* **Selected excerpt**

3. STAR Training Curriculum: Adaptation, Distillation, and Refinement.
The three stages form a curriculum. Step one fine-tunes the teacher model (Qwen3-8B) using Sim-RL to adapt it to the target distillation data (teacher correction)—ablations show this improves distillation quality. Step two distills knowledge from the corrected teacher to the 0.6B student via CKD. Step three refines the student policy with Sim-RL. The exploration capability intentionally preserved by CKD in step two enables the RL in step three to function.
Key Experimental Results¶
BFCLv3 Benchmark (Qwen3-0.6B)¶
| Method | Overall Acc | Non-Live | Live | Multi Turn |
|---|---|---|---|---|
| Base-model | 47.33 | 71.81 | 65.66 | 1.88 |
| SFT | 44.58 | 66.29 | 62.15 | 1.62 |
| SFT-think | 47.59 | — | — | — |
| FKL | — | — | — | — |
| ToolRL | — | — | — | — |
| STAR | Best | — | — | — |
STAR 0.6B Major Achievements¶
| Comparison | BFCL Relative Gain | ACEBench Relative Gain |
|---|---|---|
| vs Baselines | +9.2% | >50% |
| vs all open-source <1B models | Best | Best |
| vs some larger models | Outperforms | Outperforms |
Ablation Study¶
| CKD Component | Effect |
|---|---|
| top-k FKL alone | Stable but limited downstream RL gain |
| top-k RKL/AKL | Training collapse |
| CKD (FKL + tail penalty) | Stable + Preserved exploration + Max RL gain |
Key Findings¶
- The tail penalty in CKD maintains training stability while preserving sufficient exploration capability.
- Sim-RL's continuous rewards are significantly more effective than binary rewards for multi-solution tasks.
- A well-designed KD+RL curriculum allows a 0.6B model to outperform certain larger models.
- Teacher adaptation via Sim-RL (teacher correction) contributes positively to distillation quality.
Highlights & Insights¶
- In-depth Diagnosis: Systematically analyzes the differences in behavior between FKL and RKL under top-k truncation and their impact on downstream RL.

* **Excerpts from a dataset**
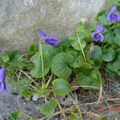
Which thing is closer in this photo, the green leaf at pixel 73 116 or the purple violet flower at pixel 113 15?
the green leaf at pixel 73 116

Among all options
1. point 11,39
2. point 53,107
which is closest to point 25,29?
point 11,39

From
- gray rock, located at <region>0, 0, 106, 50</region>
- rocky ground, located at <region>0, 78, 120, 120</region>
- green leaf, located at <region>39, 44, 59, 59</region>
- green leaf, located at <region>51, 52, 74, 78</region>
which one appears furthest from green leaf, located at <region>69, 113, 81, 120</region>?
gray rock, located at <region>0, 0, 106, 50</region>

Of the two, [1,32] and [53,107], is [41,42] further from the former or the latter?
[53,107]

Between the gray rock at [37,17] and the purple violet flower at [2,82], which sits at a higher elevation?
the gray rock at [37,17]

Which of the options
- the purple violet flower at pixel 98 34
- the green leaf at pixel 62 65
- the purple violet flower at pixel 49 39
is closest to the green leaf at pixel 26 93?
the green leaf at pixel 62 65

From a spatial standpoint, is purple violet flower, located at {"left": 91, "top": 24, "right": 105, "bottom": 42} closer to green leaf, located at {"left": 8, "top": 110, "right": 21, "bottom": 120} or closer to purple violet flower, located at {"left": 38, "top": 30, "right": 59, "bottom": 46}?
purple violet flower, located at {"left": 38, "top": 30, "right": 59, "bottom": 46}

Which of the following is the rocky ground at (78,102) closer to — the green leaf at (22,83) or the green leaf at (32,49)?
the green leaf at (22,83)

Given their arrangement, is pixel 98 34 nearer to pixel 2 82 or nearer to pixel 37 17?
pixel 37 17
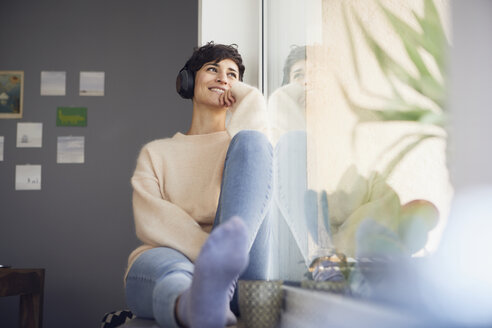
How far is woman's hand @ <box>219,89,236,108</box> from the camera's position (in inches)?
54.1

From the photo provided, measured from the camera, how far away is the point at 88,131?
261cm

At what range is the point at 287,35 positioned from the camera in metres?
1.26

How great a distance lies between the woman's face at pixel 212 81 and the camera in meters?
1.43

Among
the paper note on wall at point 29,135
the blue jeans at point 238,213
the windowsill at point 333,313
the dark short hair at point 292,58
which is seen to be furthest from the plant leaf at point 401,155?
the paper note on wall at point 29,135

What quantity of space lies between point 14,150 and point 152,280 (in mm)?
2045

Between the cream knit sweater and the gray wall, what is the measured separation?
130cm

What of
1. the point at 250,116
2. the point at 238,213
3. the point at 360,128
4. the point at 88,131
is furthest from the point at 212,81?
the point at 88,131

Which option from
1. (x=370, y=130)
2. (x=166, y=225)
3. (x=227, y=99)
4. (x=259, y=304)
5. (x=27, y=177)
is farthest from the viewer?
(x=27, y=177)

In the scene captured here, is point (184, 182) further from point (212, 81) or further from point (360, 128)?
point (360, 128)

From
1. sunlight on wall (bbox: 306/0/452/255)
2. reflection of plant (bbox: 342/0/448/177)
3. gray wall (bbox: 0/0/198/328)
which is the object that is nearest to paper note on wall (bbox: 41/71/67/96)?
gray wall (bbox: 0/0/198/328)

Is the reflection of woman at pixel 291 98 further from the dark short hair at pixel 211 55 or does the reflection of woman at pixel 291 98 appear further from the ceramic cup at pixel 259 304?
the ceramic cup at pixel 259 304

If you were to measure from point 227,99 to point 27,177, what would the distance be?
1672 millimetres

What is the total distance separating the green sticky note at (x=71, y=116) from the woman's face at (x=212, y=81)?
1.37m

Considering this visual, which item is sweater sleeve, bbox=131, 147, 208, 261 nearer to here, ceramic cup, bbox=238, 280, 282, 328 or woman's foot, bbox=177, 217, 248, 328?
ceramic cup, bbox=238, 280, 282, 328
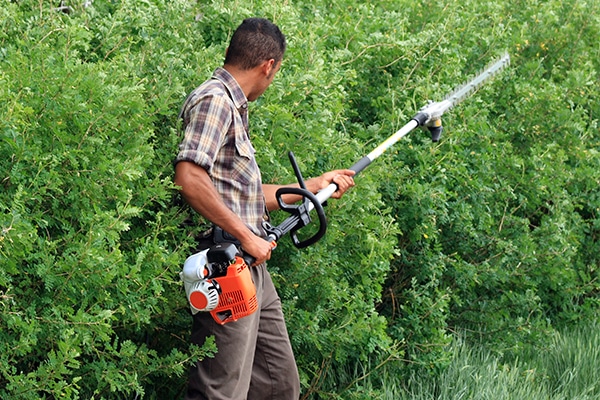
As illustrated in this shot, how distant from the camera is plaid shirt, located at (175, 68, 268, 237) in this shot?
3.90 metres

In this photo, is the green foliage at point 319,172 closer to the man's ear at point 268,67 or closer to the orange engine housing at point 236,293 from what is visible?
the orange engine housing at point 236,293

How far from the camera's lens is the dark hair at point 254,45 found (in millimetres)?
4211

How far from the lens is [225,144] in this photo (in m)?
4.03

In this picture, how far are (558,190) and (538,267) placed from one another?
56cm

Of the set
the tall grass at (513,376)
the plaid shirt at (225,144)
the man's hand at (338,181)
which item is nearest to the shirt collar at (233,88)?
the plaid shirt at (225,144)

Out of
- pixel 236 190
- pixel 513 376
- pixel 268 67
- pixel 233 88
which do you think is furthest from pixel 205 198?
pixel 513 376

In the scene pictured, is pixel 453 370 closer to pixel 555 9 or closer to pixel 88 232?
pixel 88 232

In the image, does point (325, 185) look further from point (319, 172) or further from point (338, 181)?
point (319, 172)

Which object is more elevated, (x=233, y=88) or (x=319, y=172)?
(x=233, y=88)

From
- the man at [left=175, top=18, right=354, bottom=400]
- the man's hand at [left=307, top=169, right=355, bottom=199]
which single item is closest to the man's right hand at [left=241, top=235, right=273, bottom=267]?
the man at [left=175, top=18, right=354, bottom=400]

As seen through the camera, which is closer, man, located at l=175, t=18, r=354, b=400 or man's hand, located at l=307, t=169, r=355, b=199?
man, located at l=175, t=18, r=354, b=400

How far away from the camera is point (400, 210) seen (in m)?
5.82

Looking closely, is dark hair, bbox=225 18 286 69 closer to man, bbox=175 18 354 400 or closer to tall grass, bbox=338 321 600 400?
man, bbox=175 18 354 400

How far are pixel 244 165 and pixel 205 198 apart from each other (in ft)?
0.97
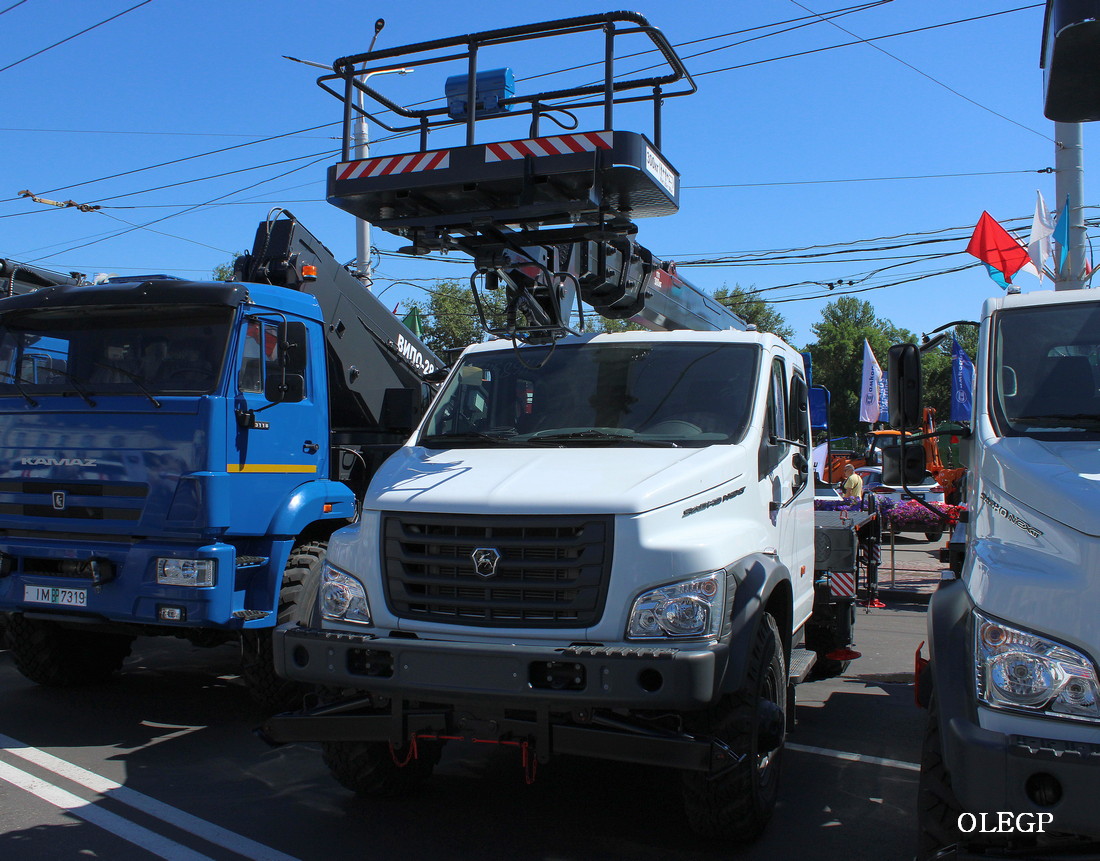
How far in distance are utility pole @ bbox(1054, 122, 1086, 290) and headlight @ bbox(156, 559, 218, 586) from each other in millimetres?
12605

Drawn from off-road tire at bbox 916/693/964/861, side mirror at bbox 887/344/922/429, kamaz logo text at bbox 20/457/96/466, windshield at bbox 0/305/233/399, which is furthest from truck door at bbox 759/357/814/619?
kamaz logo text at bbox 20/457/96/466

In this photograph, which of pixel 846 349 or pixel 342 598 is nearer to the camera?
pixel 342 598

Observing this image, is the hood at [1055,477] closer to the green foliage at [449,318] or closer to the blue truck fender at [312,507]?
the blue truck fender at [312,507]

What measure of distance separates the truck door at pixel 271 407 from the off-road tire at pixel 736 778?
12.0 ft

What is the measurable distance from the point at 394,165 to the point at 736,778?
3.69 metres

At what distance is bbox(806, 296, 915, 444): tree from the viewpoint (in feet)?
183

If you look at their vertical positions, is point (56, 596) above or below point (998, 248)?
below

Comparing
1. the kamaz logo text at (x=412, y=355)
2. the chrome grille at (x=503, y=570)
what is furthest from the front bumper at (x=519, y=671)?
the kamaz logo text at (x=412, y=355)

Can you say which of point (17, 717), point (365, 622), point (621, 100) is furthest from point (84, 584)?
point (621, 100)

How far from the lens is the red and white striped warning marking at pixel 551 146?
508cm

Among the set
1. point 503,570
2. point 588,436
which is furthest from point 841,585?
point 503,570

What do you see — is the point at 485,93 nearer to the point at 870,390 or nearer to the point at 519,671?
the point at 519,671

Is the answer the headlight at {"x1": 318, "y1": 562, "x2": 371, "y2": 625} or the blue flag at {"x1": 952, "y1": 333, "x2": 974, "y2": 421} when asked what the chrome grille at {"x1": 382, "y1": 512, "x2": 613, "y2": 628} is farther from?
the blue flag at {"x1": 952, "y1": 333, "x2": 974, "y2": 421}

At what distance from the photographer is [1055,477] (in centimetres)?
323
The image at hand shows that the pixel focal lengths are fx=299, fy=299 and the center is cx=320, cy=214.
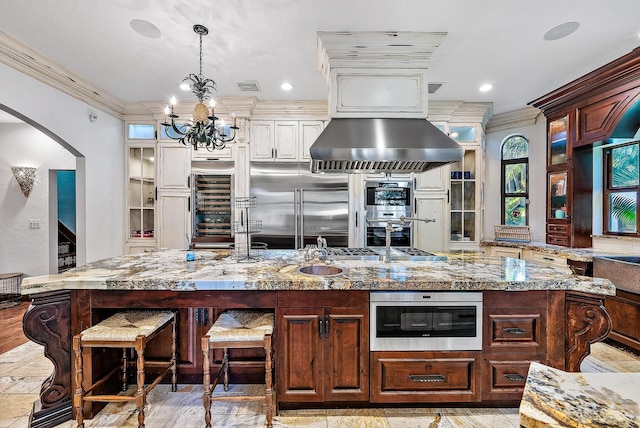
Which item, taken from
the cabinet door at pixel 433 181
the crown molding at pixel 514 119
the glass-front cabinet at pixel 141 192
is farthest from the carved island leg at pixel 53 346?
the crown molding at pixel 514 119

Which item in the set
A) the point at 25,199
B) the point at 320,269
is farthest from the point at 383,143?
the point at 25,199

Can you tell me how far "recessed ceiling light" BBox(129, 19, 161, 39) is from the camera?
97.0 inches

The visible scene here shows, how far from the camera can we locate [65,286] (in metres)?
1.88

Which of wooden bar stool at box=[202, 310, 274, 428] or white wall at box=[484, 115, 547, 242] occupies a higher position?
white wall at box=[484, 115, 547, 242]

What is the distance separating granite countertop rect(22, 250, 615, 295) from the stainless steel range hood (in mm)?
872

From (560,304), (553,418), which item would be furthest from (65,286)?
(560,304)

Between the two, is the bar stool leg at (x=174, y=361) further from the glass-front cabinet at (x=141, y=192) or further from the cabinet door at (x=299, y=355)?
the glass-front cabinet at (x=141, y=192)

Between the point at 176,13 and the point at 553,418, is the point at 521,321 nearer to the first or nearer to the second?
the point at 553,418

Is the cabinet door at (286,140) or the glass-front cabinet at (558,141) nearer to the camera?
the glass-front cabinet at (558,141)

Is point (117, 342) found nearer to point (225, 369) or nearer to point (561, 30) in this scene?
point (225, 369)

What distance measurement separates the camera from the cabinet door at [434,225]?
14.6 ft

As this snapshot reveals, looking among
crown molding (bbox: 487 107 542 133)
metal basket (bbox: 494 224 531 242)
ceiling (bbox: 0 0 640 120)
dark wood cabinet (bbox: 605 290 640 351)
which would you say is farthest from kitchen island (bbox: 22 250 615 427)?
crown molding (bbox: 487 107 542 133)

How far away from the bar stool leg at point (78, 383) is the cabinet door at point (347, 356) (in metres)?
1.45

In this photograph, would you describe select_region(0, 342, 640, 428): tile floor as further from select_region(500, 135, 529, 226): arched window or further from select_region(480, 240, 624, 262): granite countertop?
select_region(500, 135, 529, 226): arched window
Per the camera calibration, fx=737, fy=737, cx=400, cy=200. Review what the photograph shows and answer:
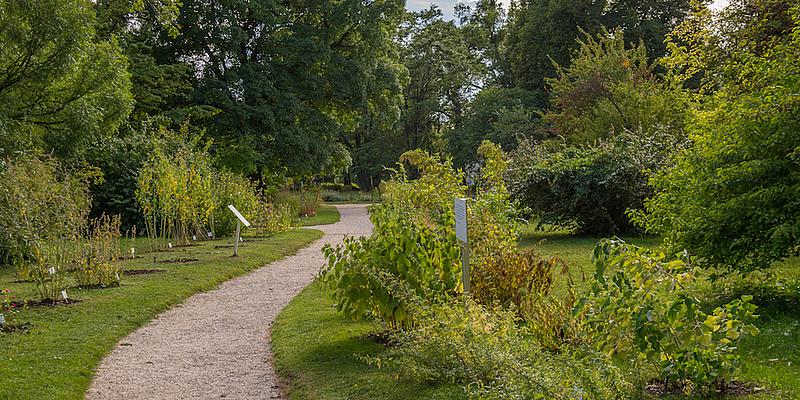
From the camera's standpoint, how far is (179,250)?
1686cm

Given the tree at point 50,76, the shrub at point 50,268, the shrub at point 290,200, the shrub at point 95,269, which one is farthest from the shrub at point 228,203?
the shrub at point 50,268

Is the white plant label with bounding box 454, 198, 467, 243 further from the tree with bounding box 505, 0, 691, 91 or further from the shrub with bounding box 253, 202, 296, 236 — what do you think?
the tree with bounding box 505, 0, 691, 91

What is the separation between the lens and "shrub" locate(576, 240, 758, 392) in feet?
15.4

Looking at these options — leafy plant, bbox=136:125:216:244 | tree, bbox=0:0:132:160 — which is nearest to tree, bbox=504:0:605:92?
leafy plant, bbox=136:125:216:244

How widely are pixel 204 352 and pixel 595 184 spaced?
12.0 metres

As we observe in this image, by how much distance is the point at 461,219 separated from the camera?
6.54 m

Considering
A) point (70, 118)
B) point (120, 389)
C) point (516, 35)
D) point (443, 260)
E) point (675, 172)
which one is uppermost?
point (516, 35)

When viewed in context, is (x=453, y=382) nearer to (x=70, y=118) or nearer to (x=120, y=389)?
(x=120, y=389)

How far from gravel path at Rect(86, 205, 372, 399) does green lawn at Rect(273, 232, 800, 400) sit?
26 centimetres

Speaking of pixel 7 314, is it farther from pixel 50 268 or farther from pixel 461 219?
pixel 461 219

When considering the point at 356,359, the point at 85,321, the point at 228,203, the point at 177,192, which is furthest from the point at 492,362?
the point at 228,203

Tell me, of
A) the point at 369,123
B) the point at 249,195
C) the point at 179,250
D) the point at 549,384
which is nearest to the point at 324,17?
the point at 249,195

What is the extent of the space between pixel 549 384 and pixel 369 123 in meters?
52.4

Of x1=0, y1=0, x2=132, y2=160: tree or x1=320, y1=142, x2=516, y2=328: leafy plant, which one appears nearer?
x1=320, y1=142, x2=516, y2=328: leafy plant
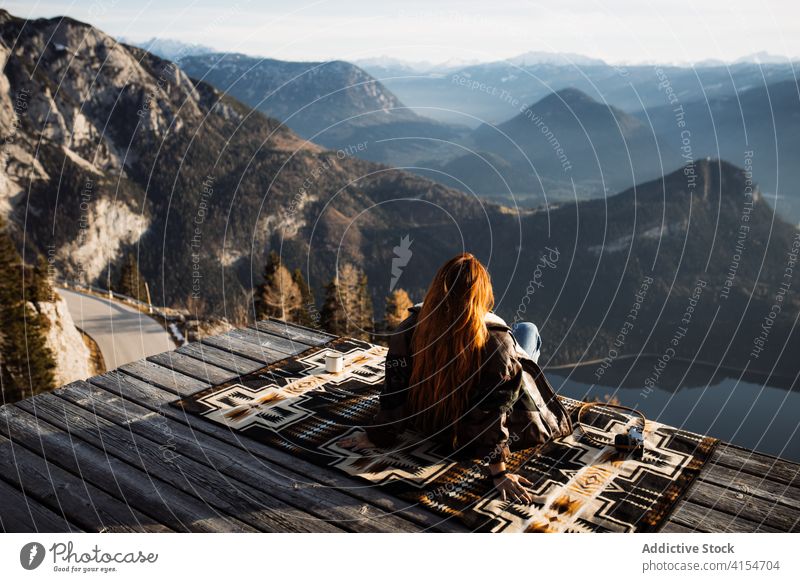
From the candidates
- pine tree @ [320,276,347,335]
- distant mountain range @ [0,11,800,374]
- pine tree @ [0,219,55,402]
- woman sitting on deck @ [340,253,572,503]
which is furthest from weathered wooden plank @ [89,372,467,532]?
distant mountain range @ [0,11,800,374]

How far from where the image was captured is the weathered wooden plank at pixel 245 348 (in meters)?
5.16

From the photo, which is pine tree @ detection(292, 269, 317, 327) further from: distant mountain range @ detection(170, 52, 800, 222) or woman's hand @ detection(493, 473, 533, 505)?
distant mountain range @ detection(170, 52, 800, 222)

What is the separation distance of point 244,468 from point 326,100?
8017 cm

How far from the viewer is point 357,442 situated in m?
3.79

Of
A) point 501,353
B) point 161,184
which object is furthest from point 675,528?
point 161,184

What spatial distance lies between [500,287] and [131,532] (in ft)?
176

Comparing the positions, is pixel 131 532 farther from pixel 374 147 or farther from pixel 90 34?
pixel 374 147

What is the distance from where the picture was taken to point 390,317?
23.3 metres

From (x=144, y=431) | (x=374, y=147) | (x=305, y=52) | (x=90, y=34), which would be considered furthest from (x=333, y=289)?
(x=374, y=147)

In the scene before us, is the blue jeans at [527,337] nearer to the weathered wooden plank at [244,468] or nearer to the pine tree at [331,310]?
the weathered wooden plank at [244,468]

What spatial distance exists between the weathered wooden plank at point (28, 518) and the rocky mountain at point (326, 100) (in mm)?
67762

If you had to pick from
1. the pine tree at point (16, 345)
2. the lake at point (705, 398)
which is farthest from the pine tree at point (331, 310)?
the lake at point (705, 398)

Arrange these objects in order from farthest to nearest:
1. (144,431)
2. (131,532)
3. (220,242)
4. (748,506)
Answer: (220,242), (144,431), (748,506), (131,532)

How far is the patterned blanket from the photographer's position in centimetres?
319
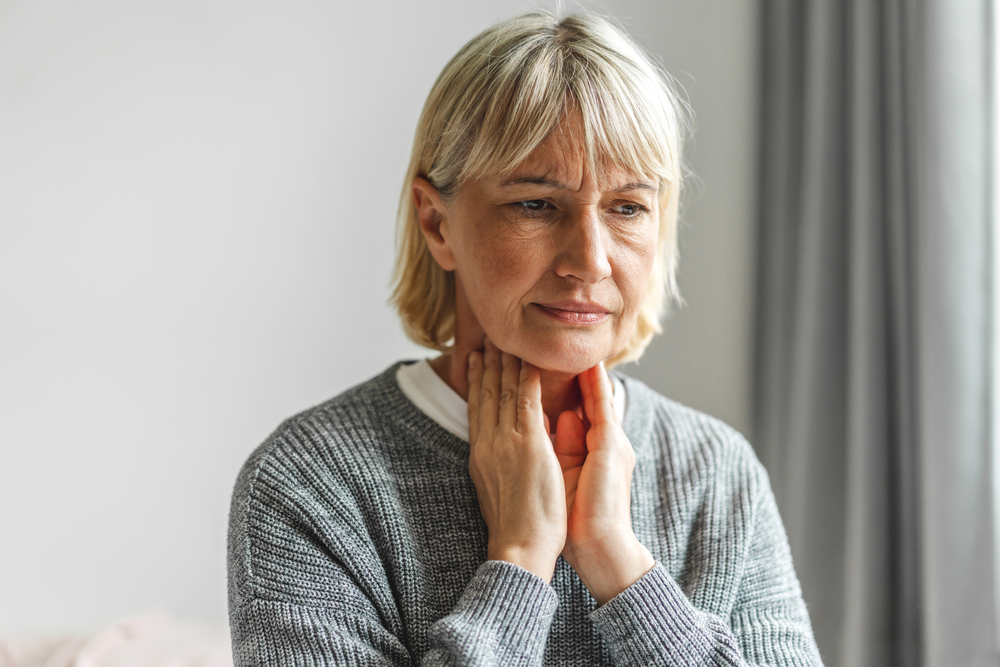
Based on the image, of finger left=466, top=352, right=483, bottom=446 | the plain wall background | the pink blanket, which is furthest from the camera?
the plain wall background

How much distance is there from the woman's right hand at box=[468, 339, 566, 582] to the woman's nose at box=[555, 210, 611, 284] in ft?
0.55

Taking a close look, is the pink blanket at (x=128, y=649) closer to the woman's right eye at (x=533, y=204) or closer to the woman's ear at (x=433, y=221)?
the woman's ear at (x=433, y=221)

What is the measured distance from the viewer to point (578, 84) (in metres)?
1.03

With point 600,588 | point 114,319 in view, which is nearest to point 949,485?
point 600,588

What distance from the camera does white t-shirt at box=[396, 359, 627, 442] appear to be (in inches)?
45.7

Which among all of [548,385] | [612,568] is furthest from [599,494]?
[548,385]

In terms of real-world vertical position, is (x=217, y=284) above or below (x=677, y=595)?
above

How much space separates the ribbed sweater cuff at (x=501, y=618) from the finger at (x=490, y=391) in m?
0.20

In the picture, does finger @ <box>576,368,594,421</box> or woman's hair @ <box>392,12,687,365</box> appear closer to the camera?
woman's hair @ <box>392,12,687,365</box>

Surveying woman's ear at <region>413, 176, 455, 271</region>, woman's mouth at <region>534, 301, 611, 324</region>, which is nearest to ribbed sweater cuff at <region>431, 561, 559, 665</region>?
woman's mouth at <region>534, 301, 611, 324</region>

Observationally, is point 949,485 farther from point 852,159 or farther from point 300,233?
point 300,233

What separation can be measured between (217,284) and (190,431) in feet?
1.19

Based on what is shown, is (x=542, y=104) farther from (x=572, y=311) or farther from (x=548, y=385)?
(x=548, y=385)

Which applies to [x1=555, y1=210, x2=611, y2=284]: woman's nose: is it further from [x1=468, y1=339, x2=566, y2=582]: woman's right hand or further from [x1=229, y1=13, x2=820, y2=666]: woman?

* **Using the information**
A - Repeat the passage of the STAR training summary word for word, starting at "Highlights & Insights¶" and ending at "on downstream RL.".
B - Proceed with the STAR training summary from the point where it stops.

* **Responses to the exercise**
A -
Highlights & Insights¶
- In-depth Diagnosis: Systematically analyzes the differences in behavior between FKL and RKL under top-k truncation and their impact on downstream RL.

B -
- Sophisticated Reward Design: Parameter-level similarity rewards are more flexible than AST parsing and provide richer signals than binary rewards.
- High Practicality: Achieves deployable-level function calling performance for 0.6B super-tiny models.
- KD → RL Interface: CKD is specifically designed to preserve exploration characteristics to serve the subsequent RL phase.
Limitations & Future Work¶
- Validated only on the Qwen series; cross-architecture generalization remains unknown.
- Reward design depends on specific function calling formats (Qwen tool calling template).
- Distillation upper bound is determined by the quality of the teacher model.
- Training pipeline is relatively complex (Teacher tuning → CKD → Sim-RL).
Related Work & Insights¶
- Knowledge Distillation: Discussions on GKD, AKL, FKL vs RKL.
- Function Calling: BFCL benchmark, ToolRL.
- Small Model Training: LUFFY (hybrid offline/online), etc.
Rating¶
- Novelty: ⭐⭐⭐⭐ — Technical contributions from CKD tail penalty and Sim-RL fine-grained rewards.
- Technical Depth: ⭐⭐⭐⭐ — Deep analysis of KL divergence behavior with theoretical support at the gradient level.
- Experimental Thoroughness: ⭐⭐⭐⭐ — Multi-scale models, comprehensive ablations, and two major benchmarks.
- Value: ⭐⭐⭐⭐⭐ — High practical value for on-device deployment of 0.6B function calling models.